One theory holds that the original settlement of Agios Tychonas was constructed using limestone blocks transported from Amathus following its final destruction in 1191. The village formerly maintained a church dedicated to Saint Tychon, the second bishop of Amathus; the structure, located near the coastline, is now abandoned.

== Tourism ==
Agios Tychonas has undergone significant tourist development. Within the community are numerous luxury hotels and tourist apartments. Seven of its beaches have been awarded the European Union's Blue Flag for meeting environmental criteria relating to cleanliness and the quality of services provided. The beaches are equipped with breakwaters to ensure swimmer safety, as well as lifeguard coverage.

A variety of water sports are available along the Agios Tychonas coastline, including water-skiing, sailing, parasailing, canoeing, speedboating, jet-skiing, and other motorized water activities. The community also hosts Cyprus's only dedicated sailing center. Additionally, at the harbor of Ancient Amathus, a diving school offers dives both for training and for exploring the marine life.
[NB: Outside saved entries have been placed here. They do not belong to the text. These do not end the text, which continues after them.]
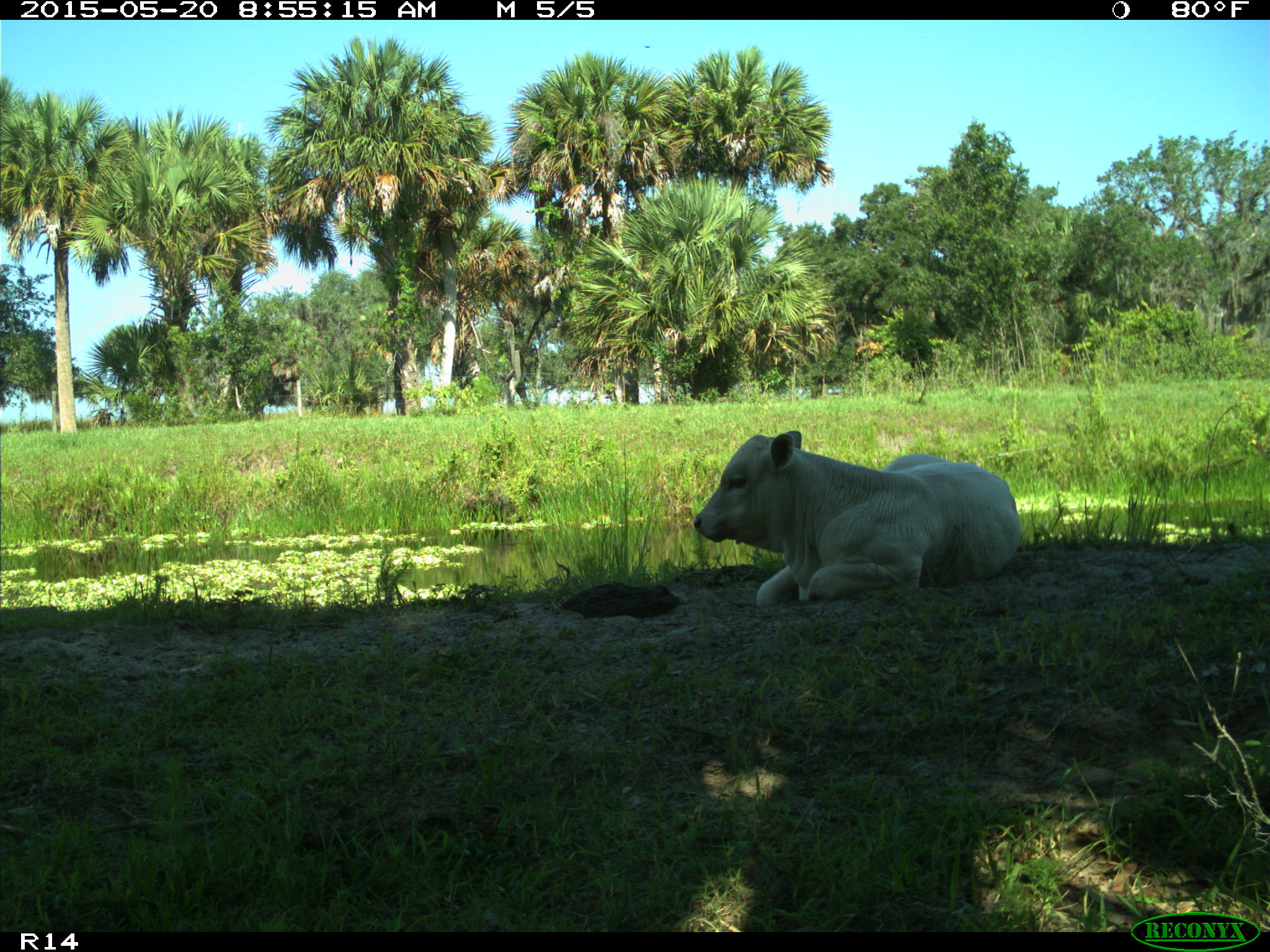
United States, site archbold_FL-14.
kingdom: Animalia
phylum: Chordata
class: Mammalia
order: Artiodactyla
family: Bovidae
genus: Bos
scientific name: Bos taurus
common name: domestic cow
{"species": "Bos taurus (domestic cow)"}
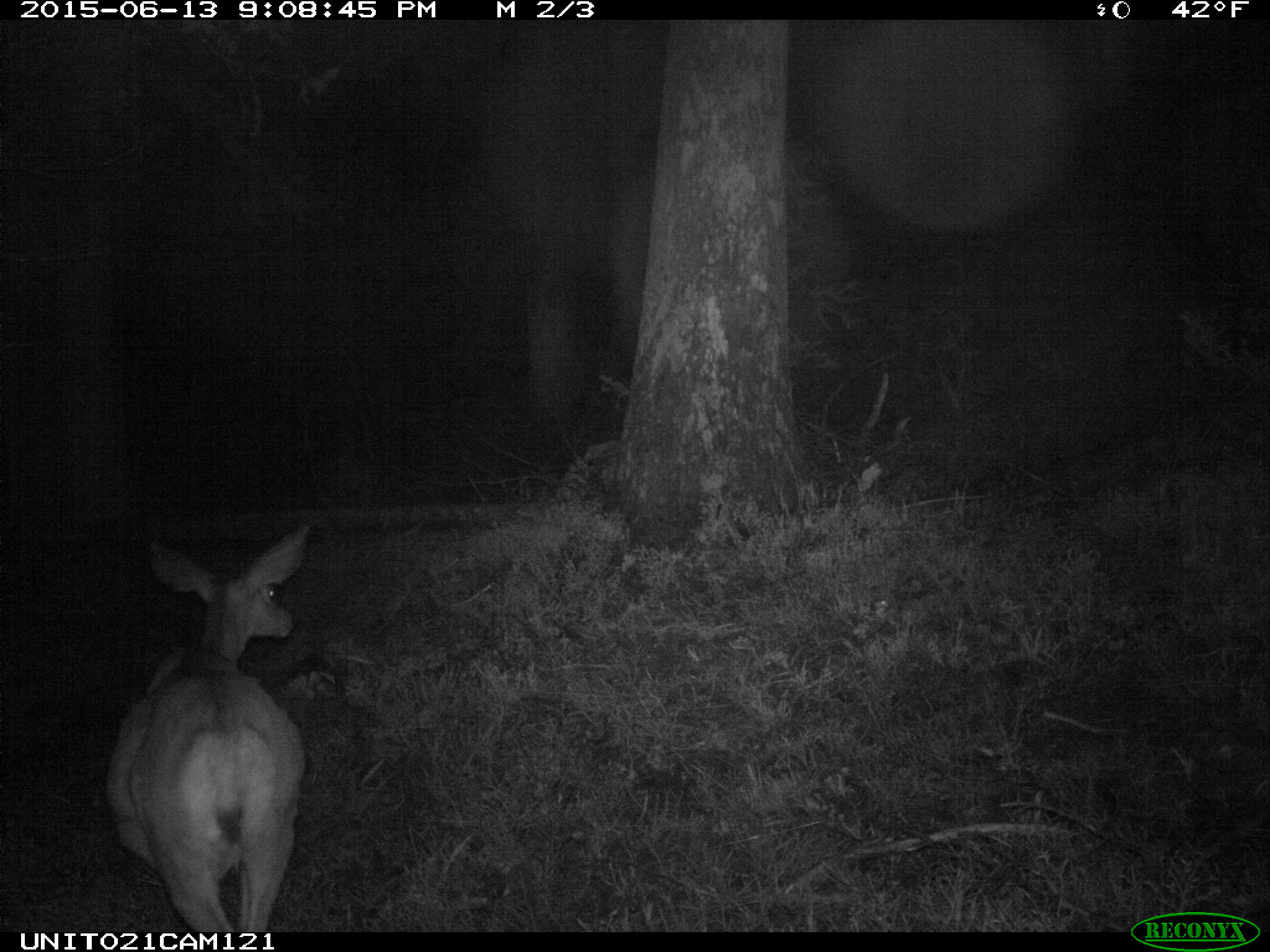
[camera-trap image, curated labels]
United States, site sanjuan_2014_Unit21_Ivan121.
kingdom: Animalia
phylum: Chordata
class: Mammalia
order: Artiodactyla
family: Cervidae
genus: Odocoileus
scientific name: Odocoileus hemionus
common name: mule deer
The waters of Agios Tychonas are home to more than two hundred species of fish, and divers can also see the ancient columns of the Amathus harbor lying on the seabed a short distance from the shore.

Agios Tychonas is also home to a 6 km coastal walkway extending from the Poseidonia Hotel in the west to the chapel of Saint Barbara in the east. At the walkway's endpoint there is a park and a children's play area.

== Βιβλιογραφία ==

- Καρούζης, Γιώργος (2001). "Περιδιαβάζοντας την Κύπρο: Λεμεσός (πόλη και επαρχία)."